------ Given records ------

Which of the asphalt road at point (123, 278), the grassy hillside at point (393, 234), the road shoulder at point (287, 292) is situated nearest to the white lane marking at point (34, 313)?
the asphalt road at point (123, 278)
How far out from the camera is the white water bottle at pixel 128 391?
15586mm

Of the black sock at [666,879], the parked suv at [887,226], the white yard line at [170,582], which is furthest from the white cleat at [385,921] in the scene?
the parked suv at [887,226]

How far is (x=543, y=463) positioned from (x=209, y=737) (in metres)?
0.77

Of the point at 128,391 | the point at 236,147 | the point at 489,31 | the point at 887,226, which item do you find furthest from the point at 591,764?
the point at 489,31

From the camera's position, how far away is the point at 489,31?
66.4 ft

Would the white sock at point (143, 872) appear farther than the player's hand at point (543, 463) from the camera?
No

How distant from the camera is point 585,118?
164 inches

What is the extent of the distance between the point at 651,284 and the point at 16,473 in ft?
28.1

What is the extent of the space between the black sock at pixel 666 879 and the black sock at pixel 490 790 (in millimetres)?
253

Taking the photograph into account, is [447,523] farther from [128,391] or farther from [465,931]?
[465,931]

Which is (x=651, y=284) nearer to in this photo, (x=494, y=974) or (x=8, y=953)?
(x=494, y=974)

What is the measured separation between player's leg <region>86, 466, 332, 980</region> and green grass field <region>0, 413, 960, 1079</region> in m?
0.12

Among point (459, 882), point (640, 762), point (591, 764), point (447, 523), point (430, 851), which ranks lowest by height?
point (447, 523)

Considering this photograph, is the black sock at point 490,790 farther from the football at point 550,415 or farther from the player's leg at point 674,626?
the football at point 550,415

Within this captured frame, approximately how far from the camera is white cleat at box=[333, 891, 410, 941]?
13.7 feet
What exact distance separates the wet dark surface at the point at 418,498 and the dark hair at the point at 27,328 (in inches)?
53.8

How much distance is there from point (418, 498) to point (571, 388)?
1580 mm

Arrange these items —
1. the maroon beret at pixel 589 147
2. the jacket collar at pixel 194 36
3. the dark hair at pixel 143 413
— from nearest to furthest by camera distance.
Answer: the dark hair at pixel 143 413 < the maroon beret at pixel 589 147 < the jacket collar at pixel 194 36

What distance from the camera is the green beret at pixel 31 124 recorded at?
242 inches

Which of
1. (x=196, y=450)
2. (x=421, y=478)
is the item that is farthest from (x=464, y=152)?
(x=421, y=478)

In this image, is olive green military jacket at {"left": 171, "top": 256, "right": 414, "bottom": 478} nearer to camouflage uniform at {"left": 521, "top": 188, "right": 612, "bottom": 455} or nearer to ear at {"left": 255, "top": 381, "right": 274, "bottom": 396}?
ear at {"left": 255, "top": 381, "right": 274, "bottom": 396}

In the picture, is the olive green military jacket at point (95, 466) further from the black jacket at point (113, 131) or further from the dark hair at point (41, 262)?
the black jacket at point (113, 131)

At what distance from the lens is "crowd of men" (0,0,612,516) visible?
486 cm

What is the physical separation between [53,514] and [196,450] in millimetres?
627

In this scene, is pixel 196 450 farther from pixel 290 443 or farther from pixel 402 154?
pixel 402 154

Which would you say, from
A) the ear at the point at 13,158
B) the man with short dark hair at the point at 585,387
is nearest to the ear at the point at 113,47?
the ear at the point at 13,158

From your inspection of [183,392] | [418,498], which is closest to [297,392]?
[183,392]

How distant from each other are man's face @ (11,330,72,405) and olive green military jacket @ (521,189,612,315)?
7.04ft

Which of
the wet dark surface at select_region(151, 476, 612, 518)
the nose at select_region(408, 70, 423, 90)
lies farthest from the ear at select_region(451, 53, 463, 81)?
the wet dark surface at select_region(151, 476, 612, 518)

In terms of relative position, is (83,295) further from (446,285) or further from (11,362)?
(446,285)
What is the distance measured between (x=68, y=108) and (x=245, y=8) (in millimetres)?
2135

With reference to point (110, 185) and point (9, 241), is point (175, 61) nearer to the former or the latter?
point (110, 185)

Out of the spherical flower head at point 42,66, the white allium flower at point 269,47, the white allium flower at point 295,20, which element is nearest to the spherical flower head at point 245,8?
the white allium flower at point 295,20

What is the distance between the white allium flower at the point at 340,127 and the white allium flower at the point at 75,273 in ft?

------

## What needs to be done
Exactly reproduce all of the entries.

## Solved problem
Which of the asphalt road at point (123, 278), the grassy hillside at point (393, 234), the road shoulder at point (287, 292) is situated nearest to the white lane marking at point (34, 313)?
the asphalt road at point (123, 278)
How far out from the camera is the white water bottle at pixel 128 391?
15586mm

Of the black sock at [666,879], the parked suv at [887,226], the white yard line at [170,582], which is furthest from the white cleat at [385,921] in the scene?
the parked suv at [887,226]

How far is (x=543, y=463) positioned from (x=209, y=737) (in metres)?
0.77

Of the point at 128,391 | the point at 236,147 | the point at 489,31 | the point at 887,226, which item do you find furthest from the point at 591,764?
the point at 489,31

From the camera's position, how far away is the point at 489,31?
66.4 ft

Would the white sock at point (143, 872) appear farther than the player's hand at point (543, 463) from the camera?
No

How distant from the camera is point 585,118?
164 inches

What is the extent of the distance between the point at 651,284 and the point at 16,473 in ft?
28.1

What is the extent of the space between the black sock at pixel 666 879 and the black sock at pixel 490 790 (in millimetres)?
253

Taking the photograph into account, is [447,523] farther from [128,391] or farther from [465,931]?
[465,931]

Which is (x=651, y=284) nearer to in this photo, (x=494, y=974) or (x=8, y=953)?
(x=494, y=974)

What is the measured separation between player's leg <region>86, 466, 332, 980</region> and green grass field <region>0, 413, 960, 1079</region> in m?
0.12

Among point (459, 882), point (640, 762), point (591, 764), point (447, 523), point (430, 851), which ranks lowest by height?
point (447, 523)

Considering this photograph, is the black sock at point 490,790 farther from the football at point 550,415 or farther from the player's leg at point 674,626?
the football at point 550,415

Within this captured frame, approximately how far from the camera is white cleat at box=[333, 891, 410, 941]?
13.7 feet
What exact distance separates the wet dark surface at the point at 418,498 and the dark hair at the point at 27,328 (in inches)?
53.8

How much distance is there from point (418, 498) to point (571, 388)?
1580 mm

Arrange these items —
1. the maroon beret at pixel 589 147
2. the jacket collar at pixel 194 36
3. the dark hair at pixel 143 413
— from nearest to furthest by camera distance.
Answer: the dark hair at pixel 143 413 < the maroon beret at pixel 589 147 < the jacket collar at pixel 194 36

What distance from the camera is the green beret at pixel 31 124 recorded at?
242 inches

Which of
1. (x=196, y=450)
2. (x=421, y=478)
is the item that is farthest from (x=464, y=152)?
(x=421, y=478)

In this image, is olive green military jacket at {"left": 171, "top": 256, "right": 414, "bottom": 478} nearer to camouflage uniform at {"left": 521, "top": 188, "right": 612, "bottom": 455} or nearer to ear at {"left": 255, "top": 381, "right": 274, "bottom": 396}?
ear at {"left": 255, "top": 381, "right": 274, "bottom": 396}

In the picture, is the olive green military jacket at point (95, 466) further from the black jacket at point (113, 131) or further from the dark hair at point (41, 262)?
the black jacket at point (113, 131)

At what distance from the lens is "crowd of men" (0,0,612,516) visible?
486 cm

What is the physical separation between [53,514] and [196,450] in millimetres?
627

In this scene, is pixel 196 450 farther from pixel 290 443 or farther from pixel 402 154?
pixel 402 154

Which would you say, from
A) the ear at the point at 13,158
B) the man with short dark hair at the point at 585,387
is nearest to the ear at the point at 113,47?
the ear at the point at 13,158

From your inspection of [183,392] | [418,498], which is closest to [297,392]?
[183,392]

How distant from each other are man's face @ (11,330,72,405) and olive green military jacket @ (521,189,612,315)?
7.04ft

Which of
the wet dark surface at select_region(151, 476, 612, 518)
the nose at select_region(408, 70, 423, 90)
lies farthest from the ear at select_region(451, 53, 463, 81)?
the wet dark surface at select_region(151, 476, 612, 518)

In terms of relative position, is (83,295) further from (446,285) or further from (11,362)?
(446,285)
What is the distance measured between (x=68, y=108) and (x=245, y=8) (in millimetres)?
2135

With reference to point (110, 185) and point (9, 241), is point (175, 61) nearer to the former or the latter?
point (110, 185)

Out of the spherical flower head at point 42,66, the white allium flower at point 269,47, the white allium flower at point 295,20, which element is nearest to the spherical flower head at point 245,8?
the white allium flower at point 295,20

What is the distance between the white allium flower at the point at 340,127 and the white allium flower at the point at 75,273 in ft?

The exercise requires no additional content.